----- Source data

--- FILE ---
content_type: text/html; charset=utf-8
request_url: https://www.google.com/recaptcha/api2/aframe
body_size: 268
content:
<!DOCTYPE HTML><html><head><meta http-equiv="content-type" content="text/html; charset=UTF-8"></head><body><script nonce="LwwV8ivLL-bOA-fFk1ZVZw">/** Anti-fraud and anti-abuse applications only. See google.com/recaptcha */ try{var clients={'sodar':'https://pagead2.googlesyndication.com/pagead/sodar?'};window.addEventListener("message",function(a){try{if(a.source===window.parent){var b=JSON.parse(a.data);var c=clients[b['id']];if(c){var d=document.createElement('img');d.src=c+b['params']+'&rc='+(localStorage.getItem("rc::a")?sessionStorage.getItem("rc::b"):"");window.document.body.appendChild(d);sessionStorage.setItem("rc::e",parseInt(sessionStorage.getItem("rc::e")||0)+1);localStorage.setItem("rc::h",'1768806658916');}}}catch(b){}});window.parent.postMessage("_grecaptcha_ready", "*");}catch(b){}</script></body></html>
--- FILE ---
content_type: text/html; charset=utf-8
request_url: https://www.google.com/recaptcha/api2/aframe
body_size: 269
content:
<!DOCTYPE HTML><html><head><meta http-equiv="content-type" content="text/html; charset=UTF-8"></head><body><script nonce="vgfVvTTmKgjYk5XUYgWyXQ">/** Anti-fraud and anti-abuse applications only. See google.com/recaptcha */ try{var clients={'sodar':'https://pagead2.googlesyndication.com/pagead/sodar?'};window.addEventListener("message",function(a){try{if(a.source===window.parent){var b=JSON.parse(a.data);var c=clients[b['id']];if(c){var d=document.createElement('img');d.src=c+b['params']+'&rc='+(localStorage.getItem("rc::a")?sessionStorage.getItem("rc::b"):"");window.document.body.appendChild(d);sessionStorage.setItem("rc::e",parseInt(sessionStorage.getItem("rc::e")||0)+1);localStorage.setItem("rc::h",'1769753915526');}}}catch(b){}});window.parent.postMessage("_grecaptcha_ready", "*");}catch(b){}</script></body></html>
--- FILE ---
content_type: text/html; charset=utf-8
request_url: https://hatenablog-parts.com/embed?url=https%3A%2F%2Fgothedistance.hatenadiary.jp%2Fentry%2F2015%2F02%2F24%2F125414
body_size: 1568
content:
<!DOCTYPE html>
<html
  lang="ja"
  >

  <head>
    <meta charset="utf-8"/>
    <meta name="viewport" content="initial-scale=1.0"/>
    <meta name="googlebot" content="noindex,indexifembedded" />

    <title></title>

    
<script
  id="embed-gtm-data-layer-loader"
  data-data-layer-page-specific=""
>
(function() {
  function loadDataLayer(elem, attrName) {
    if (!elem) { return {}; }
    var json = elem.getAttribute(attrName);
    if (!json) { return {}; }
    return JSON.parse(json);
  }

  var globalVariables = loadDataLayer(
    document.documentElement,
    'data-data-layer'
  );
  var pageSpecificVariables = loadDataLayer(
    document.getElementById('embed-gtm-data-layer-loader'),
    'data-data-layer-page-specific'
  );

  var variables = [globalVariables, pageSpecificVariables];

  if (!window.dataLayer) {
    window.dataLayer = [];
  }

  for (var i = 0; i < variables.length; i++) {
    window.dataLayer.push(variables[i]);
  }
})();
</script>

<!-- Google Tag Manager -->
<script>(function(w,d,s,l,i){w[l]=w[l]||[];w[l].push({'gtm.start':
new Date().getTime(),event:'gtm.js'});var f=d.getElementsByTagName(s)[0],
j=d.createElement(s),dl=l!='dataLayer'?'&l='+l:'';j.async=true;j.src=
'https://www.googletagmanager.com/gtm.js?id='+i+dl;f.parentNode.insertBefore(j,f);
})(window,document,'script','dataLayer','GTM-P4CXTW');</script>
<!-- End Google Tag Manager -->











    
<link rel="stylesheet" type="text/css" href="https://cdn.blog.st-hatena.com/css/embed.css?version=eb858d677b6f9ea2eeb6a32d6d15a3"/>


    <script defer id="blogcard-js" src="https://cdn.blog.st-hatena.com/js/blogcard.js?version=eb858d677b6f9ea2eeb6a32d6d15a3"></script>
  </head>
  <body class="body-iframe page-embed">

----------

▸ **Work to complete**
Each record above must be given again exactly.

▸ **Finished task**
--- FILE ---
content_type: text/html; charset=utf-8
request_url: https://www.google.com/recaptcha/api2/aframe
body_size: 268
content:
<!DOCTYPE HTML><html><head><meta http-equiv="content-type" content="text/html; charset=UTF-8"></head><body><script nonce="LwwV8ivLL-bOA-fFk1ZVZw">/** Anti-fraud and anti-abuse applications only. See google.com/recaptcha */ try{var clients={'sodar':'https://pagead2.googlesyndication.com/pagead/sodar?'};window.addEventListener("message",function(a){try{if(a.source===window.parent){var b=JSON.parse(a.data);var c=clients[b['id']];if(c){var d=document.createElement('img');d.src=c+b['params']+'&rc='+(localStorage.getItem("rc::a")?sessionStorage.getItem("rc::b"):"");window.document.body.appendChild(d);sessionStorage.setItem("rc::e",parseInt(sessionStorage.getItem("rc::e")||0)+1);localStorage.setItem("rc::h",'1768806658916');}}}catch(b){}});window.parent.postMessage("_grecaptcha_ready", "*");}catch(b){}</script></body></html>
--- FILE ---
content_type: text/html; charset=utf-8
request_url: https://www.google.com/recaptcha/api2/aframe
body_size: 269
content:
<!DOCTYPE HTML><html><head><meta http-equiv="content-type" content="text/html; charset=UTF-8"></head><body><script nonce="vgfVvTTmKgjYk5XUYgWyXQ">/** Anti-fraud and anti-abuse applications only. See google.com/recaptcha */ try{var clients={'sodar':'https://pagead2.googlesyndication.com/pagead/sodar?'};window.addEventListener("message",function(a){try{if(a.source===window.parent){var b=JSON.parse(a.data);var c=clients[b['id']];if(c){var d=document.createElement('img');d.src=c+b['params']+'&rc='+(localStorage.getItem("rc::a")?sessionStorage.getItem("rc::b"):"");window.document.body.appendChild(d);sessionStorage.setItem("rc::e",parseInt(sessionStorage.getItem("rc::e")||0)+1);localStorage.setItem("rc::h",'1769753915526');}}}catch(b){}});window.parent.postMessage("_grecaptcha_ready", "*");}catch(b){}</script></body></html>
--- FILE ---
content_type: text/html; charset=utf-8
request_url: https://hatenablog-parts.com/embed?url=https%3A%2F%2Fgothedistance.hatenadiary.jp%2Fentry%2F2015%2F02%2F24%2F125414
body_size: 1568
content:
<!DOCTYPE html>
<html
  lang="ja"
  >

  <head>
    <meta charset="utf-8"/>
    <meta name="viewport" content="initial-scale=1.0"/>
    <meta name="googlebot" content="noindex,indexifembedded" />

    <title></title>

    
<script
  id="embed-gtm-data-layer-loader"
  data-data-layer-page-specific=""
>
(function() {
  function loadDataLayer(elem, attrName) {
    if (!elem) { return {}; }
    var json = elem.getAttribute(attrName);
    if (!json) { return {}; }
    return JSON.parse(json);
  }

  var globalVariables = loadDataLayer(
    document.documentElement,
    'data-data-layer'
  );
  var pageSpecificVariables = loadDataLayer(
    document.getElementById('embed-gtm-data-layer-loader'),
    'data-data-layer-page-specific'
  );

  var variables = [globalVariables, pageSpecificVariables];

  if (!window.dataLayer) {
    window.dataLayer = [];
  }

  for (var i = 0; i < variables.length; i++) {
    window.dataLayer.push(variables[i]);
  }
})();
</script>

<!-- Google Tag Manager -->
<script>(function(w,d,s,l,i){w[l]=w[l]||[];w[l].push({'gtm.start':
new Date().getTime(),event:'gtm.js'});var f=d.getElementsByTagName(s)[0],
j=d.createElement(s),dl=l!='dataLayer'?'&l='+l:'';j.async=true;j.src=
'https://www.googletagmanager.com/gtm.js?id='+i+dl;f.parentNode.insertBefore(j,f);
})(window,document,'script','dataLayer','GTM-P4CXTW');</script>
<!-- End Google Tag Manager -->











    
<link rel="stylesheet" type="text/css" href="https://cdn.blog.st-hatena.com/css/embed.css?version=eb858d677b6f9ea2eeb6a32d6d15a3"/>


    <script defer id="blogcard-js" src="https://cdn.blog.st-hatena.com/js/blogcard.js?version=eb858d677b6f9ea2eeb6a32d6d15a3"></script>
  </head>
  <body class="body-iframe page-embed">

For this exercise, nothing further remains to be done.